#### Data shown ####

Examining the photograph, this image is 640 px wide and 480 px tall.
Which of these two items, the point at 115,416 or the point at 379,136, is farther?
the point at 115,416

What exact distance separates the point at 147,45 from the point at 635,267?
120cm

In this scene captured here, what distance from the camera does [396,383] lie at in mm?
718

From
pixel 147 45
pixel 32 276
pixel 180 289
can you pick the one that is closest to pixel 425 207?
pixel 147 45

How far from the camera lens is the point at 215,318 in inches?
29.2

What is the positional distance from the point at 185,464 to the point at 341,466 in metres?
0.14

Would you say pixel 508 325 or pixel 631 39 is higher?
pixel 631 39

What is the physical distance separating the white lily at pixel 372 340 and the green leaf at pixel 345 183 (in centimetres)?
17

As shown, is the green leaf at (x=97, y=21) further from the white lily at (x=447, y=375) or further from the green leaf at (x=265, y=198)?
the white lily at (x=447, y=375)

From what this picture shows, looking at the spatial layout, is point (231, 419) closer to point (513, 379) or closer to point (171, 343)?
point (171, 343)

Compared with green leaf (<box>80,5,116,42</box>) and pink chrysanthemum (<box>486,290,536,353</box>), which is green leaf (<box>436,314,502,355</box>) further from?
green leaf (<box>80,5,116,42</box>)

####
#### Data shown ####

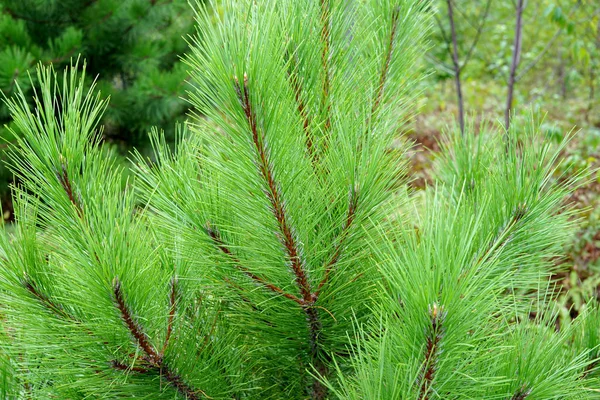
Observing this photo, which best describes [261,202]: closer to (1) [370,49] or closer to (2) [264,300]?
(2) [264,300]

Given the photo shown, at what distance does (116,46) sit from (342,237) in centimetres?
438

####

Exercise prompt:
Which lines of the listing above contain the string "this" with matching case? Return each of those lines in full.

Answer below:
Examining the photograph, this image is 640 px wide and 480 px tall.
In this scene captured here, what distance from the camera does [396,383] lie at in mm?
From what this picture shows, looking at the spatial layout, is point (231, 419) closer to point (513, 379) or closer to point (171, 343)?
Observing this photo, which best describes [261,202]: closer to (1) [370,49] or closer to (2) [264,300]?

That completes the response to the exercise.